EXCERPT PROVIDED
Review: CHINESE ZODIAC (CZ12) Sounds the Death Knell on Jackie Chan's Action Career

Editor, Asia; Hong Kong, China (@Marshy00)
Review: CHINESE ZODIAC (CZ12) Sounds the Death Knell on Jackie Chan's Action Career

For his 101st movie, Jackie Chan resurrects his maverick treasure hunter from the Armor of God series to go in search of Chinese relics, only to discover his edge has been replaced by a sickening line in self-aggrandising patriotism.

1986's Armor of God and its 1991 sequel Armor of God II: Operation Condor remain to this day two of Jackie Chan's most successful and action-packed films. The combination of Indiana Jones-style antiquities-based heroics with Chan's signature brand of slapstick comedy, coupled with a dizzying array of death-defying stunts, proved incredibly popular the world over. It is no surprise that Chan is keen to reprise the role, as his star has been on the wane for a number of years, but it appears he has left it all too late.

SOURCE DATA

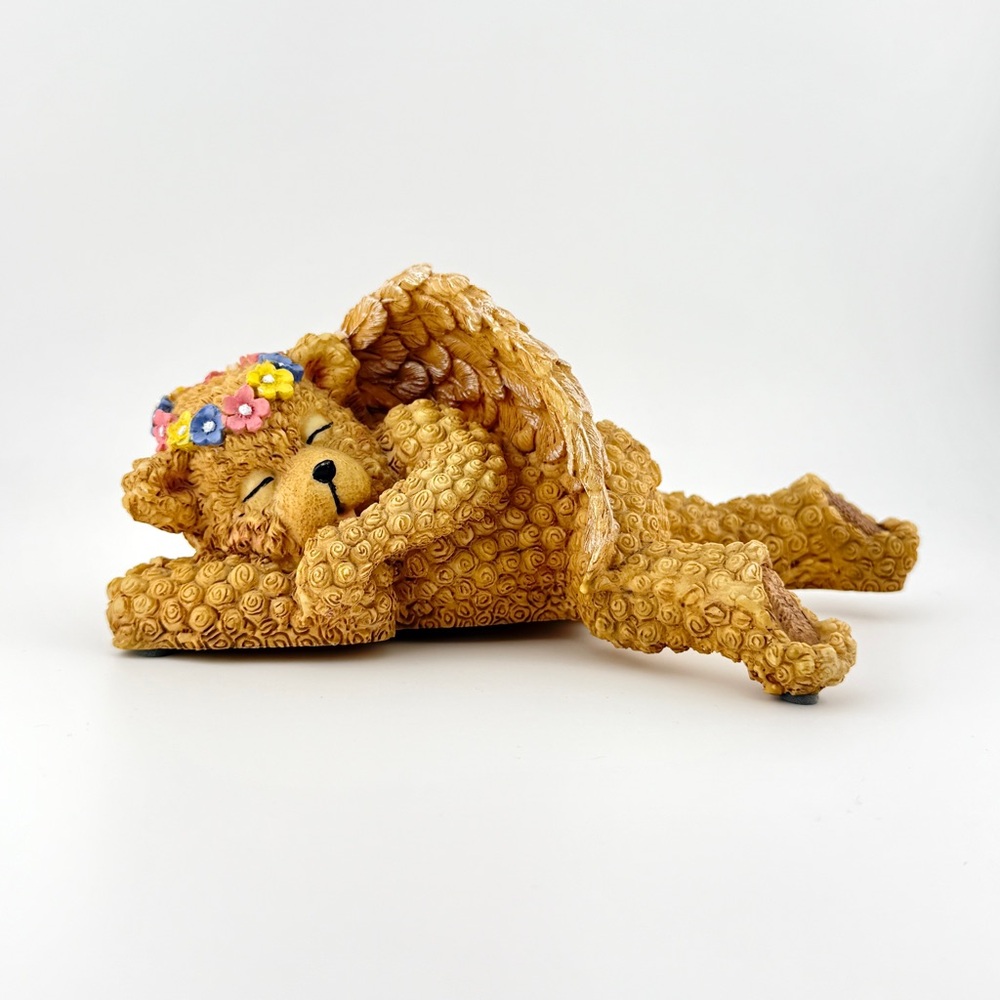 Sleeping Teddy Bear Angel Figurine Cottagecore Home Decor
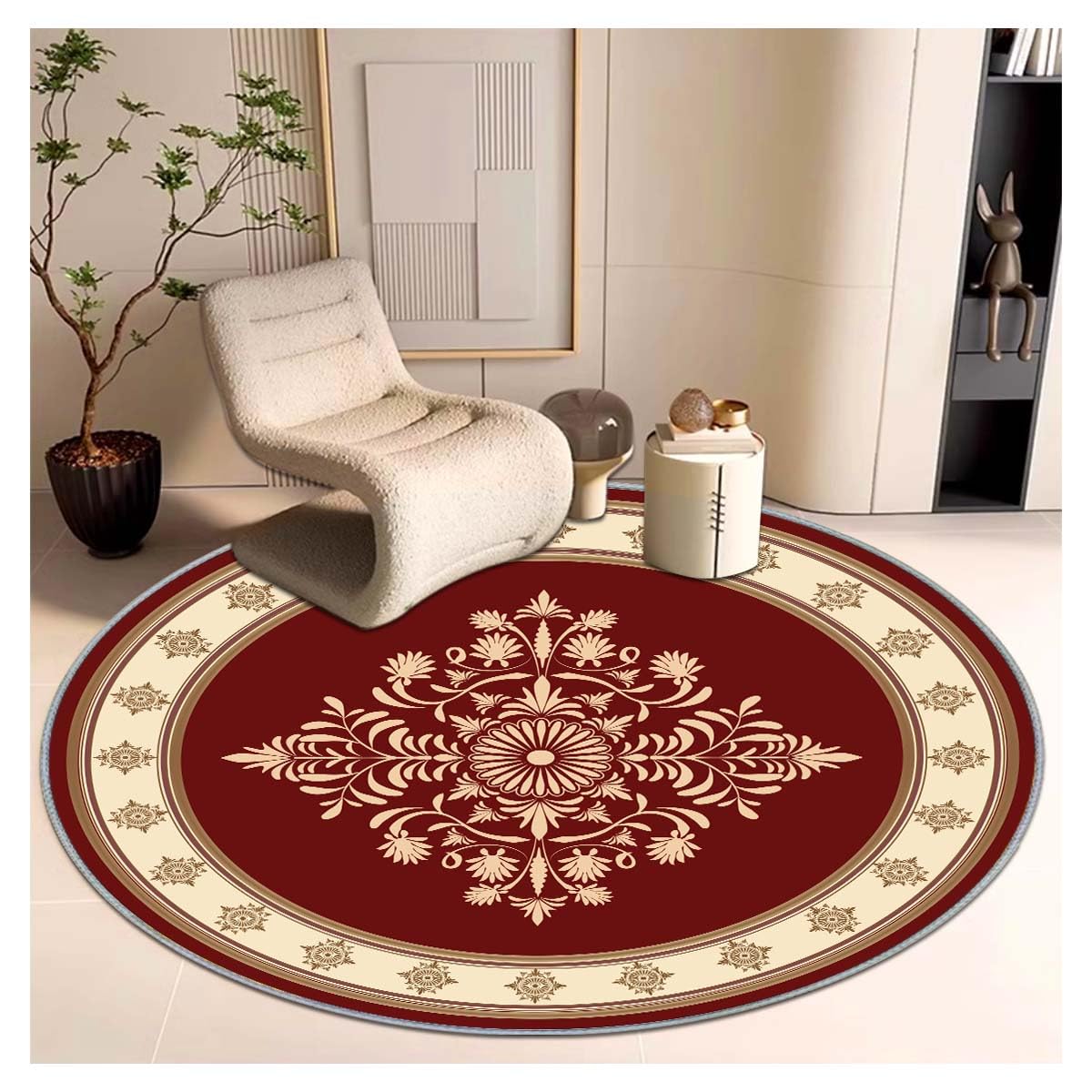 Office Short Pile Chair Mat Non-Slip Noise-Reducing Desk and Chair Rug 47 Inch Round Mat Office Study Decorative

WORK INSTRUCTION 1
According to the Chinese Zodiac review, which number film in Jackie Chan's career is Chinese Zodiac?
WORK INSTRUCTION 2
Write the next part of the Chinese Zodiac review, picking up after its final sentence.

YOUR RESPONSE 1
It is his 101st movie.

YOUR RESPONSE 2
Chinese Zodiac, aka CZ12, opens with a brief historical prologue, narrated by Let The Bullets Fly's Jiang Wen. When British forces invaded China in 1860, they stole a number of prized Chinese antiquities, including the heads of 12 animal statues from Beijing's Summer Palace. Representing the symbols of the Chinese zodiac (Dragon, Snake, Rooster, Monkey etc.), the bronze busts have long been thought lost, until they begin popping up in auction houses around the world and fetching millions of dollars each time.

Wealthy businessman and antiques collector Lawrence Morgan (Oliver Platt) is desperate to get his hands on the last of the remaining heads, and agrees to hire renowned treasure hunter JC (Jackie Chan) for the job, at a price of $1 million for each head retrieved. Posing as a National Geographic photographer, JC heads to Paris, together with his tech team (Kwon Sang Woo, Zhang Linxin, Liao Fan) to meet with Coco (Yao Xingtong), a Mainland Chinese woman working to bring lost antiquities back to China. After successfully robbing a French stately home of two bronze heads, their path crosses that of Duchess Katherine (Laura Weissbecker), whose ancestors were involved in the raid of the Summer Palace and offers her help.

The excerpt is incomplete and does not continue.